Page text |
————————

Directed by Stephen Herek — Screenplay by Nick Santora.
Inspired by a book by Pauls Toutonghi and the true story that it was based on, Stephen Herek’s Dog Gone follows a father (John Marshall, played by Rob Lowe) and a son (Fielding Marshall, played by Johnny Berchtold) as they search desperately on the Appalachian Trail for the son’s missing dog named Gonker. It is a race against time, as Gonker has been diagnosed with Addison’s disease, which requires him to have a life-saving shot every month. As the family (including the mother, Ginny Marshall, played by Kimberly Williams-Paisley) tries to reach out to others for help, they are surprised to find out exactly how many people can relate to their situation and are desperate to help.
Here’s the thing about this movie. Yes, this is absolutely a mostly generic, cheaply made, and melodramatic movie (with a certain subplot that feels like it is there to stretch out the runtime to feature length) that feels more like a random soon-to-be-forgotten streaming release than anything special. But, I must say that at the same time, I think it is a really sweet and good-hearted movie with simple goals. It wants to highlight how important dogs are to us, how the human connection to man’s best friend is universal, and that dogs can provide comfort when the lonely and lost are in desperate need of connection.
Although it becomes rather repetitive, predictable, perhaps even cliche, and certainly ‘feels written’ and thus unnatural, I, honestly, did enjoy seeing those scenes where strangers of all shapes, sizes, and stereotypes had room in their hearts for pets and really wanted to be of assistance. Immanuel Kant supposedly once said that you can judge a person’s heart by how they treat animals, and, quite apropos, this film shows us that our love of animals can connect and unite even the oddest couples.
It also, to a certain extent, works as a film about a father and a son bonding over the fact that they both worry intensely for those they love most (there’s something here about how the son doesn’t quite understand why his father is so concerned about him. That is, until the son finds out how helpless you can feel when your loved ones are lost). This doesn’t necessarily make it a particularly good movie (and it isn’t), but it does make it a sweet little film that I’m glad I spent some time with. Because, frankly, sometimes it’s nice to just watch something with its heart in the right place, even if it is just another Hallmark-Esque film that is destined to disappear into the vast Netflix content library.
Stephen Herek’s generic Dog Gone is lazily titled (it gets to the point, at the very least, I guess — but it also feels somewhat like a trigger warning), there are several unconvincing moments either through the writing or the performances, and there aren’t a lot of moments in it that you don’t see coming. I, honestly, can’t say that it is good, but, for better or worse, it is exactly what it set out to be. The film follows in the footsteps of other similar movies that look to the Lassie-formula for inspiration (it is relatively emotionally manipulative, as you might expect, but once Gonker is lost, you rarely see him), and you’ll probably forget about the film’s existence relatively quickly. But the sweet and kind messages at the heart of this story make it watchable.

————————

What is required |
Reproduce the Dog Gone review word for word, everything from "It also, to" down to "Netflix content library.". The data that follows comes from a separate source and is not connected to the review above.

————————

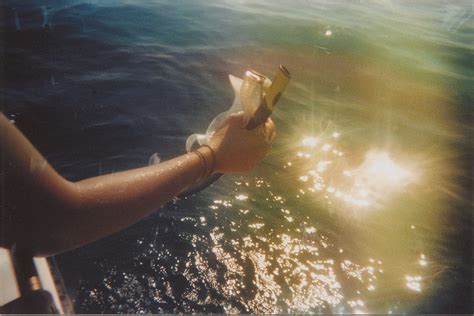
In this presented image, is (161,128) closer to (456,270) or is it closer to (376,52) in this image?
(456,270)

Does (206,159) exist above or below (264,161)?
above

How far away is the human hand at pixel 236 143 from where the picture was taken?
1.67 metres

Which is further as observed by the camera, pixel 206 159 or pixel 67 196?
pixel 206 159

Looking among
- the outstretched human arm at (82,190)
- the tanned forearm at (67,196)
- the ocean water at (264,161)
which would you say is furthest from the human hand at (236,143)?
the ocean water at (264,161)

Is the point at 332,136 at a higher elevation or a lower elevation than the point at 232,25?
lower

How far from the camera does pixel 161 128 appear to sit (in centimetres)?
548

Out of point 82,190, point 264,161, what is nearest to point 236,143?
point 82,190

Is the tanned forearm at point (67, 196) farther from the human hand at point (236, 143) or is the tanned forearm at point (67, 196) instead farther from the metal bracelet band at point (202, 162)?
the human hand at point (236, 143)

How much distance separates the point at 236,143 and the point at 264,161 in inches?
129

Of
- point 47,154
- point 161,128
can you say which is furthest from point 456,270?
point 47,154

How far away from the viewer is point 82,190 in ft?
3.89

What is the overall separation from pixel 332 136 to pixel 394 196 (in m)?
1.71

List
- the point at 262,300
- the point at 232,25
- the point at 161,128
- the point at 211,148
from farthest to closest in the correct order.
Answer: the point at 232,25 → the point at 161,128 → the point at 262,300 → the point at 211,148

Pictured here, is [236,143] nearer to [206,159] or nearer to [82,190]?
[206,159]
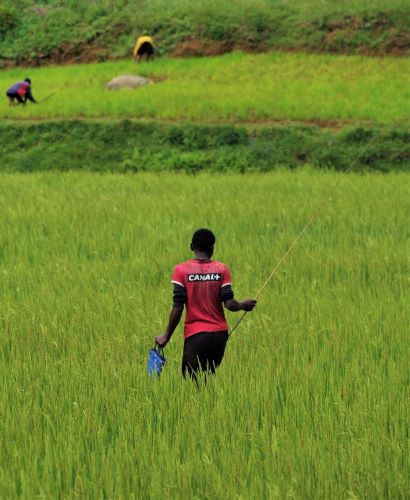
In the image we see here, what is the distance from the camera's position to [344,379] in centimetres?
421

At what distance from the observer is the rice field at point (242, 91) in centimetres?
1755

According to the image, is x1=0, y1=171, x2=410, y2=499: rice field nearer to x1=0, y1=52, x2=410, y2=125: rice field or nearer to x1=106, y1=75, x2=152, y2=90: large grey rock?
x1=0, y1=52, x2=410, y2=125: rice field

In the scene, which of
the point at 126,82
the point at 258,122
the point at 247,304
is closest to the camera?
the point at 247,304

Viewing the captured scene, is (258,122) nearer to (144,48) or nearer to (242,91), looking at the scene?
(242,91)

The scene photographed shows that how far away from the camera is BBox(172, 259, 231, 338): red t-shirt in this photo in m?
4.08

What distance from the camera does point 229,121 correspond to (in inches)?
687

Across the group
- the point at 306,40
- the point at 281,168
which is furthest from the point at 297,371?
the point at 306,40

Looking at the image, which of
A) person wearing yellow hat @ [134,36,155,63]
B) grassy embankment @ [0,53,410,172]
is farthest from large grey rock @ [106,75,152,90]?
person wearing yellow hat @ [134,36,155,63]

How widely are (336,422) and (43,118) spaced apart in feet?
52.0

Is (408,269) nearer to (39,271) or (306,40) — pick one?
(39,271)

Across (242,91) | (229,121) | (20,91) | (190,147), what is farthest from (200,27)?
(190,147)

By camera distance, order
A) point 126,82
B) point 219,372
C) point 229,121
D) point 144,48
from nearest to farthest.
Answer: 1. point 219,372
2. point 229,121
3. point 126,82
4. point 144,48

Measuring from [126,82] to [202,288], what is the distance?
17014 mm

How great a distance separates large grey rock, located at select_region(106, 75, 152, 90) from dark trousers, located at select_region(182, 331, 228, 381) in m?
16.8
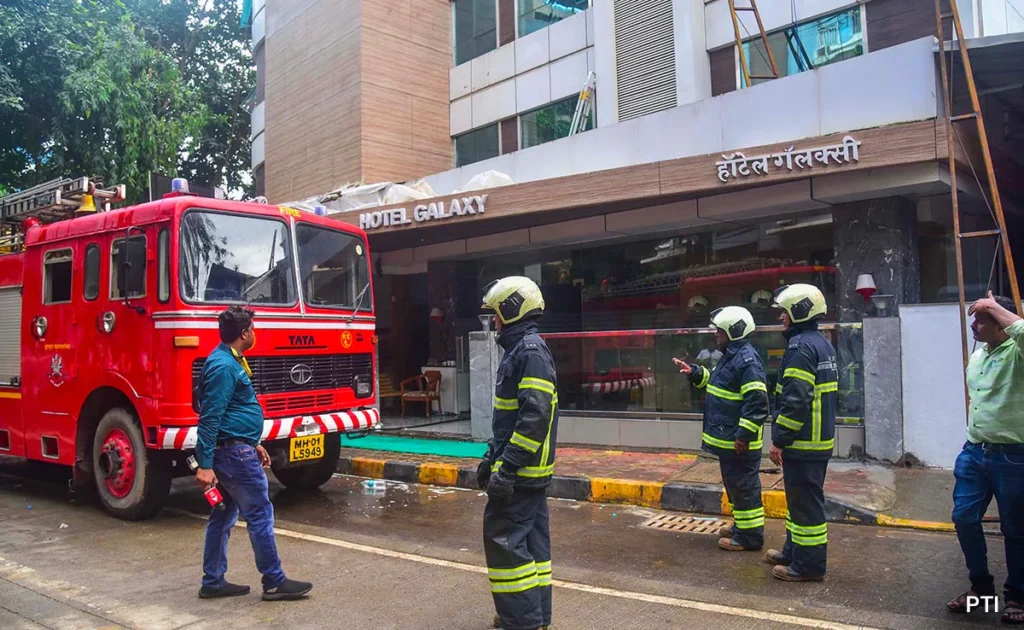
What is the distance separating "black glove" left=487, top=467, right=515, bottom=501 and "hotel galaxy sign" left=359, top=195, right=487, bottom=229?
7.59m

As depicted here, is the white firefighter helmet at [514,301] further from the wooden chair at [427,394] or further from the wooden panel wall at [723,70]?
the wooden chair at [427,394]

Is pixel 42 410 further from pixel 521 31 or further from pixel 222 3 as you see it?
pixel 222 3

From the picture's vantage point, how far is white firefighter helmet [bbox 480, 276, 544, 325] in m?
3.90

————————

Solution |
It also, to a certain extent, works as a film about a father and a son bonding over the fact that they both worry intensely for those they love most (there’s something here about how the son doesn’t quite understand why his father is so concerned about him. That is, until the son finds out how helpless you can feel when your loved ones are lost). This doesn’t necessarily make it a particularly good movie (and it isn’t), but it does make it a sweet little film that I’m glad I spent some time with. Because, frankly, sometimes it’s nice to just watch something with its heart in the right place, even if it is just another Hallmark-Esque film that is destined to disappear into the vast Netflix content library.